Katie is enthusiastic about this next stage of her career,

“I am excited and honored to have been selected as the Lapham Fellow with American Rivers and for the opportunity to work to protect and restore our rivers. I completed my Masters … with the intention to work in river conservation and this Fellowship will allow me to do just that.

Katie completed her M.Envs. in December 2019. While at VCU she supported outdoor education outreach at the Rice Rivers Center and served as a trip leader for the “Canyons of the Salmon” and as a teaching assistant for the “Footprints on the James” field courses. She was also a leader among the River Studies and Leadership Certificate students, helping organize RSLC events and participating in national meetings. As part of her graduate program, she completed an internship with American Whitewater about the potential for recreational dam releases on the Hiwassee River in Tennesse, North Carolina, and Georgia. After graduation, Katie leveraged her GIS skills into a position at Timmons Group.
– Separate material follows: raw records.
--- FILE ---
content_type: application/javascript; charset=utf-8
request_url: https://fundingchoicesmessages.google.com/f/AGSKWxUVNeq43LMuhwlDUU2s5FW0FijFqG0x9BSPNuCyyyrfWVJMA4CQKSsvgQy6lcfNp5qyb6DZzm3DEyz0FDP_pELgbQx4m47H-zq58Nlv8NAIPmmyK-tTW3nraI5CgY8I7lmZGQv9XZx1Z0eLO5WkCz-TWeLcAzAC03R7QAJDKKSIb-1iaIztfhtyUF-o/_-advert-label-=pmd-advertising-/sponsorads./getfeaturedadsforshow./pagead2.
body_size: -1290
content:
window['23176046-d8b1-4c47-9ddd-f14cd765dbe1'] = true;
Center for Environmental Studies Assistant Director, Dr. James Vonesh, commented,

“Katie brings a positive “can do” energy to everything she takes on. As a graduate student, she had a tremendous positive impact on our program. She was an enthusiastic student, always ready to engage in the classroom, even when at the edge of her comfort zone. She was instrumental in helping create camaraderie and esprit de corps among her fellow graduate and River Studies and Leadership students. She made invaluable contributions to our river field courses. She worked hard to develop a connection with American Whitewater which led to her internship, and that internship, I am sure, was key in her winning the Lapham Fellowship. It’s a perfect fit for her. All in all, she really made the most of her time with us, and gave back as much as she benefited”
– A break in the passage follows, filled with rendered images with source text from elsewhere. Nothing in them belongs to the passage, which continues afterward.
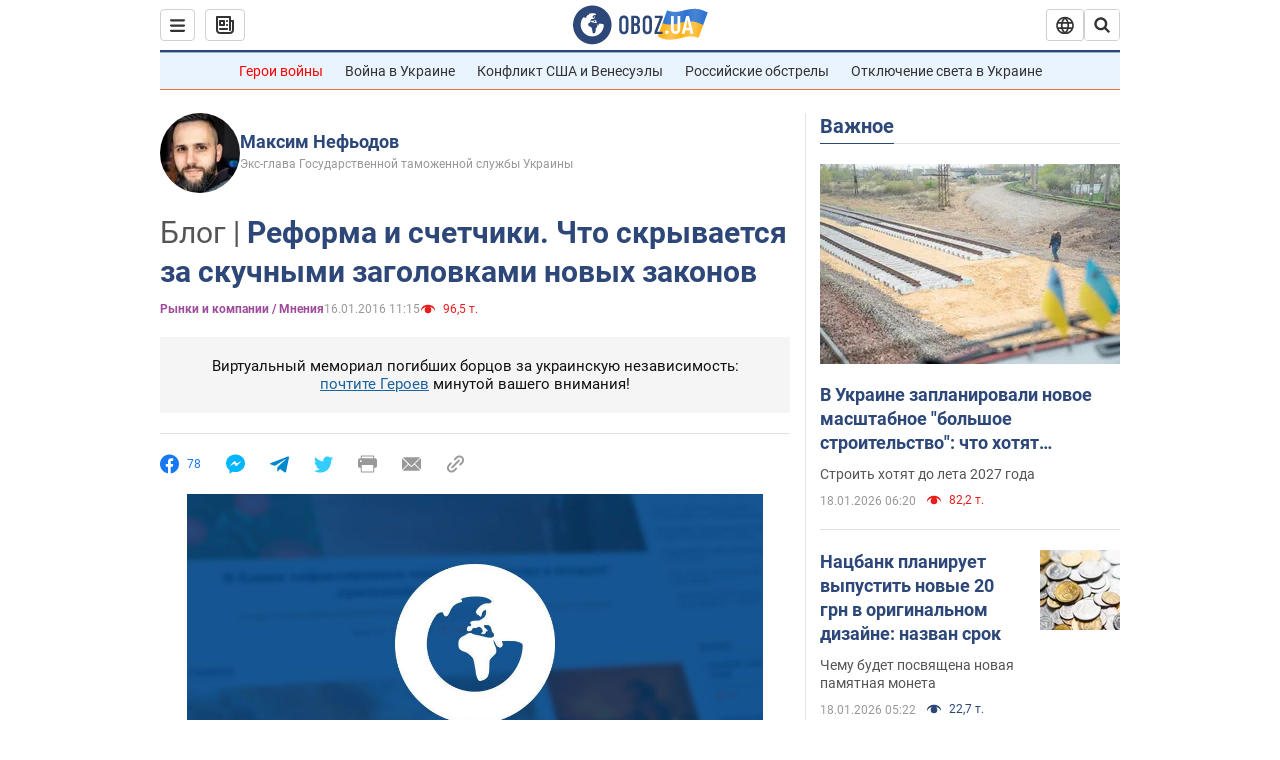

--- FILE ---
content_type: application/x-javascript; charset=utf-8
request_url: https://servicer.idealmedia.io/1418748/1?nocmp=1&sessionId=696cb581-01853&sessionPage=1&sessionNumberWeek=1&sessionNumber=1&scale_metric_1=64.00&scale_metric_2=256.00&scale_metric_3=100.00&cbuster=1768732033477882520668&pvid=4db74ba2-450b-496b-87b6-6fd4778152a8&implVersion=11&lct=1763555100&mp4=1&ap=1&consentStrLen=0&wlid=1a1b3fe6-dad2-4718-a3ac-2f8e921e97f4&uniqId=05236&niet=4g&nisd=false&evt=%5B%7B%22event%22%3A1%2C%22methods%22%3A%5B1%2C2%5D%7D%2C%7B%22event%22%3A2%2C%22methods%22%3A%5B1%2C2%5D%7D%5D&pv=5&jsv=es6&dpr=1&hashCommit=cbd500eb&apt=2016-01-16T11%3A15%3A00&tfre=3626&w=0&h=1&tl=150&tlp=1&sz=0x1&szp=1&szl=1&cxurl=https%3A%2F%2Fwww.obozrevatel.com%2Fblogs%2F12495-reforma-i-schetchiki--chto-skryivaetsya-za-skuchnyimi-zagolovkami-novyih-zakonov.htm&ref=&lu=https%3A%2F%2Fwww.obozrevatel.com%2Fblogs%2F12495-reforma-i-schetchiki--chto-skryivaetsya-za-skuchnyimi-zagolovkami-novyih-zakonov.htm
body_size: 879
content:
var _mgq=_mgq||[];
_mgq.push(["IdealmediaLoadGoods1418748_05236",[
["ua.tribuna.com","11961719","1","Дерюгина ответила на вопрос, почему развелась с Блохиным","Президент Украинской федерации гимнастики Ирина Дерюгина рассказала, почему завершился ее брак с Олегом Блохиным.– Почему вы развелись?– У него родились дети.","0","","","","wwi9xXM3pvn0TGaytI5ViOd9_twyFOv7nC4zFImMThY0SzVyF_SAN_yRZlnvElbRJP9NESf5a0MfIieRFDqB_Kldt0JdlZKDYLbkLtP-Q-XctMKmYyKdMIIFSfvuC8Bs",{"i":"https://s-img.idealmedia.io/n/11961719/45x45/160x0x520x520/aHR0cDovL2ltZ2hvc3RzLmNvbS90LzQyNjAwMi85MjI3NTQ4ODU2NmYyMWU5ODlkYWVlN2NhMjI4NTQ4NS5qcGc.webp?v=1768732033-3wYmKRjlWu2dxx21BPbBF87nap_vXIh2xL-YngCM7cA","l":"https://clck.idealmedia.io/pnews/11961719/i/1298901/pp/1/1?h=wwi9xXM3pvn0TGaytI5ViOd9_twyFOv7nC4zFImMThY0SzVyF_SAN_yRZlnvElbRJP9NESf5a0MfIieRFDqB_Kldt0JdlZKDYLbkLtP-Q-XctMKmYyKdMIIFSfvuC8Bs&utm_campaign=obozrevatel.com&utm_source=obozrevatel.com&utm_medium=referral&rid=411d87e9-f458-11f0-9ff8-c4cbe1e3eca4&tt=Direct&att=3&afrd=296&iv=11&ct=1&gdprApplies=0&muid=q0idA0aZ7Fr2&st=-300&mp4=1&h2=RGCnD2pppFaSHdacZpvmnoTb7XFiyzmF87A5iRFByjv3Uq9CZQIGhHBl6Galy7GAk9TSCRwSv8cyrs8w0o3L6w**","adc":[],"sdl":0,"dl":"","category":"Спорт","dbbr":0,"bbrt":0,"type":"e","media-type":"static","clicktrackers":[],"cta":"Читати далі","cdt":"","tri":"411da071-f458-11f0-9ff8-c4cbe1e3eca4","crid":"11961719"}],],
{"awc":{},"dt":"desktop","ts":"","tt":"Direct","isBot":1,"h2":"RGCnD2pppFaSHdacZpvmnoTb7XFiyzmF87A5iRFByjv3Uq9CZQIGhHBl6Galy7GAk9TSCRwSv8cyrs8w0o3L6w**","ats":0,"rid":"411d87e9-f458-11f0-9ff8-c4cbe1e3eca4","pvid":"4db74ba2-450b-496b-87b6-6fd4778152a8","iv":11,"brid":32,"muidn":"q0idA0aZ7Fr2","dnt":2,"cv":2,"afrd":296,"consent":true,"adv_src_id":39175}]);
_mgqp();
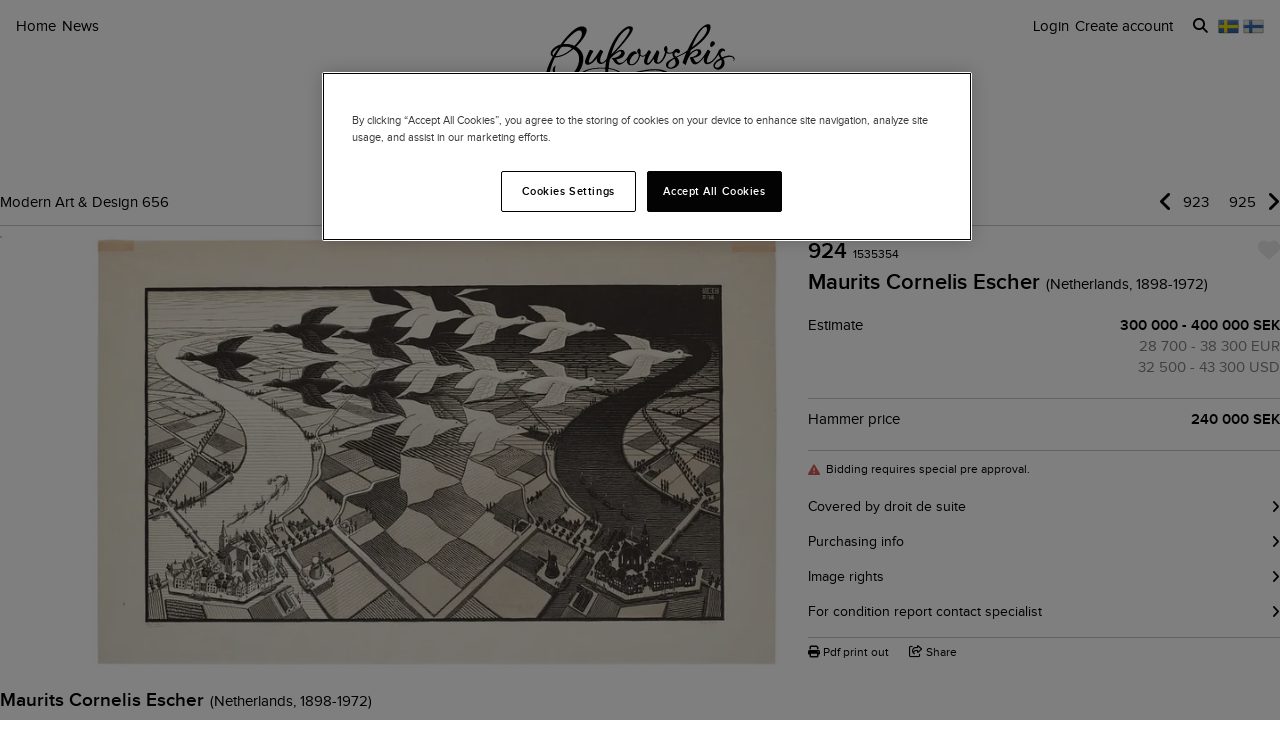

--- FILE ---
content_type: text/javascript
request_url: https://d5u8cl9t8qko.cloudfront.net/assets/src/public/lot_social-f151bd36d991c5ee3942dfec73f2ac59044f652afc3d338d97425c3dbb7e80e0.js
body_size: 326
content:
export default class LotSocial {
  static init () {
    document.querySelectorAll('.js-lot-social').forEach(el =>
      new LotSocial(el))
  }

  constructor (el) {
    this.el = el
    this.findElements()
    this.setupBindings()
  }

  findElements () {
    this.foldout = document.querySelector('.js-lot-social__icon')
  }

  setupBindings () {
    this.el.addEventListener('click', event => {
      event.preventDefault()
      this.el.style.display = 'none'
      if (this.foldout) { this.foldout.style.display = '' }
    })
  }
};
The goals of the Anthony A. Lapham Fellowship Program are to develop the next generation of conservation leaders and to generate work products that directly support the mission and goals of American Rivers. Advancements in river conservation will be especially important during the coming years due to the extreme pressure on rivers, headwater streams and freshwater supplies brought on by climate change, population growth and demographic change, and development. The Lapham Fellowship program aims to develop the next generation of skilled leaders who can promote practical environmental solutions that achieve measurable results for natural and human communities.

The 24-month Fellowship will be supported by a team of conservation staff and members of the American Rivers’ Scientific and Technical Advisory Committee, which includes some of the nation’s foremost experts on freshwater conservation science and policy. Conducting an applied research project under the guidance of expert advocates will provide the Fellow with invaluable experience as they begin their career. In general, the first year of the Fellowship is spent researching the decided project, and the second year is spent implementing the project on the ground. Fellows will be provided with opportunities for professional experiences unique to Washington, DC, including legal and policy, economic, and scientific analysis of federal legislation and proposed rules, lobbying training, participation in meetings with congressional offices and federal agency officials, and attendance at congressional hearings and federal court proceedings.
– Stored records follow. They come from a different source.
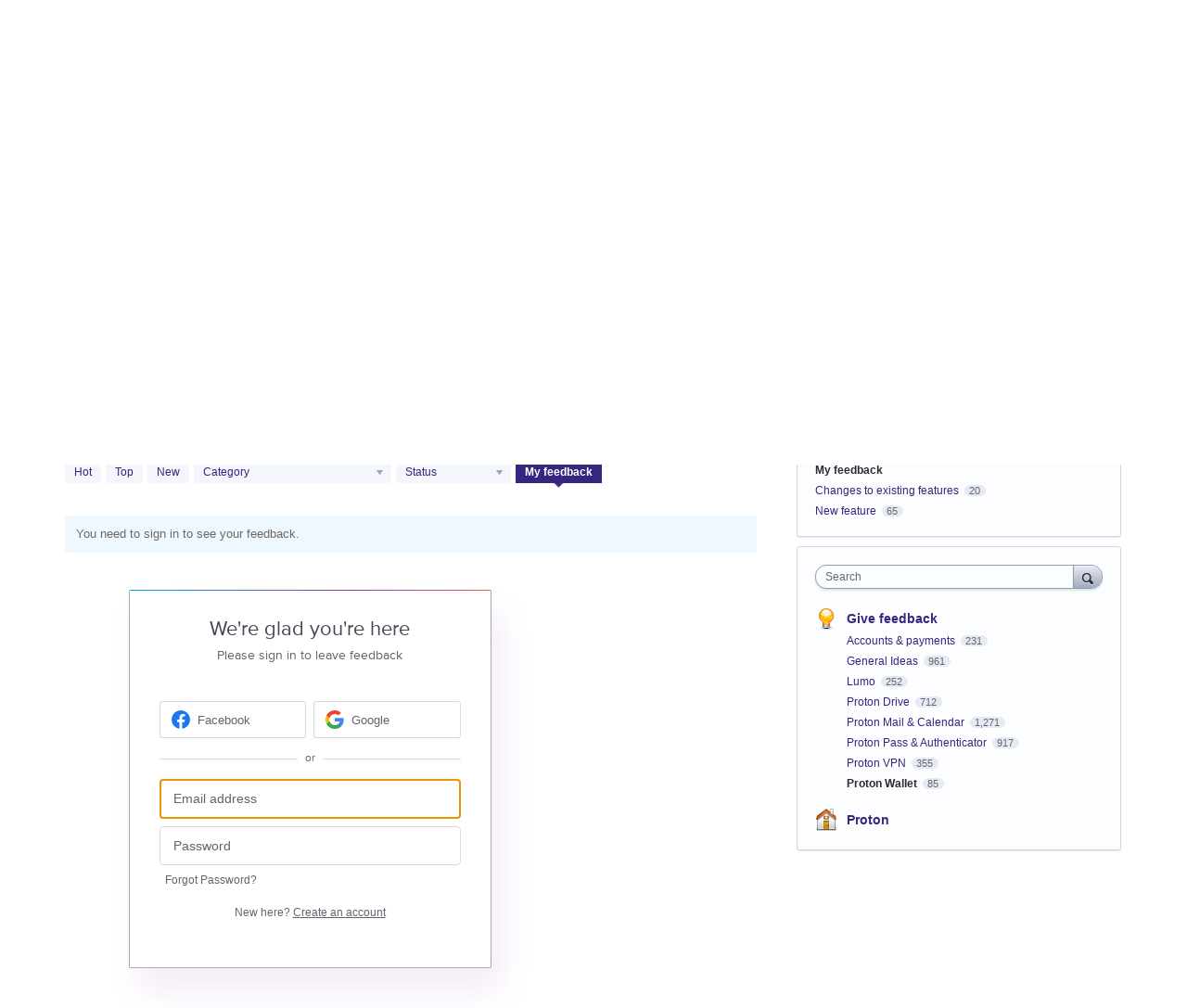

--- FILE ---
content_type: application/javascript; charset=utf-8
request_url: https://by2.uservoice.com/t2/244149/portal/track.js?_=1768548530133&s=0&c=__uvSessionData0
body_size: -42
content:
__uvSessionData0({"uvts":"97587f51-3c8a-4bed-5140-f394095ac17e"});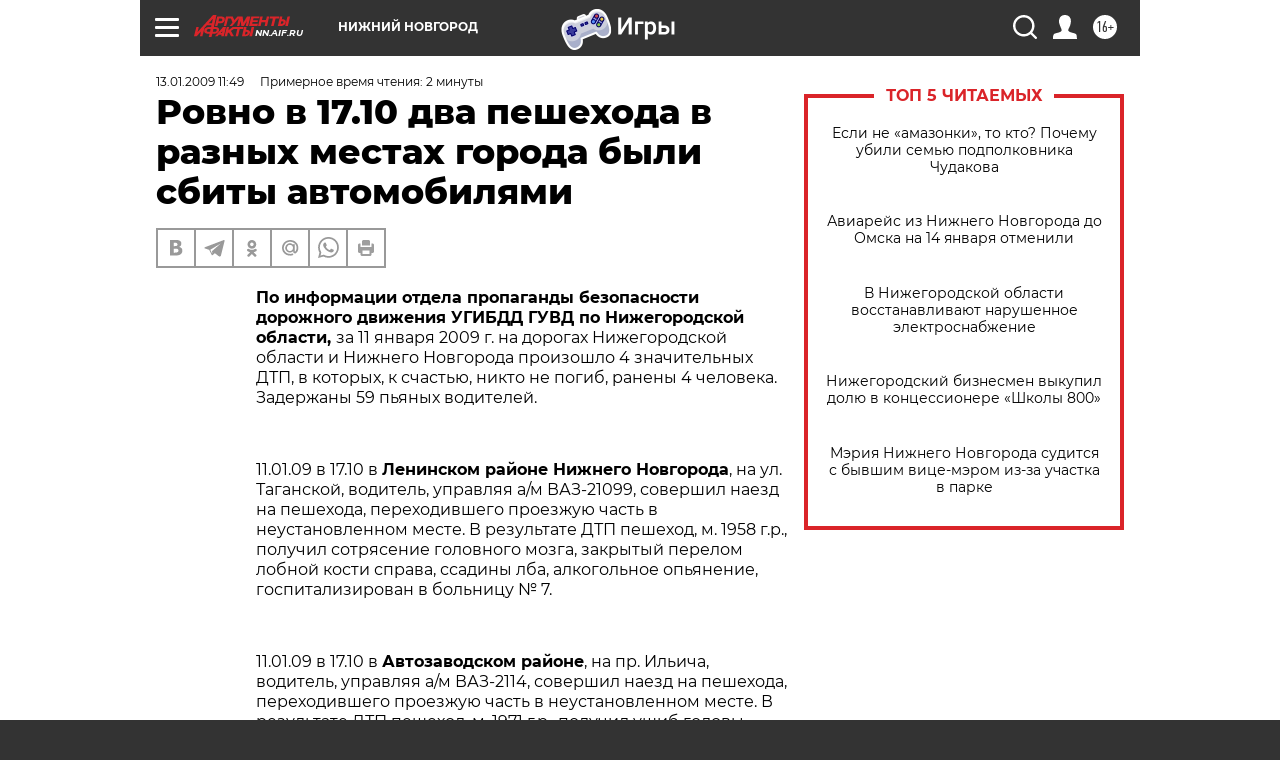

--- FILE ---
content_type: text/html
request_url: https://tns-counter.ru/nc01a**R%3Eundefined*aif_ru/ru/UTF-8/tmsec=aif_ru/158464954***
body_size: -71
content:
3679711969673BC9X1768373193:3679711969673BC9X1768373193

--- FILE ---
content_type: application/javascript
request_url: https://smi2.ru/counter/settings?payload=CIyLAhjrkYbauzM6JDA4MTQ5MWUxLTE3OWQtNGQ5Mi1hMDk2LThkMjZlMDAyNjFjNQ&cb=_callbacks____0mkdnqqeg
body_size: 1513
content:
_callbacks____0mkdnqqeg("[base64]");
Katie says she will be joining a team working on river restoration through dam removal and hydropower reform, which she studied while at VCU and while working with American Whitewater through an internship as part of the River Studies and Leadership Certificate program.

My academic studies at VCU as well as my position as a graduate assistant helped me to prepare for this position with opportunities such as teaching Footprints on the James with Dan Carr and teaching environmental education programs with the Outdoor Adventure Program at the Rice Rivers Center. These experiences helped to make me a highly competitive candidate and all of which I am very grateful for.”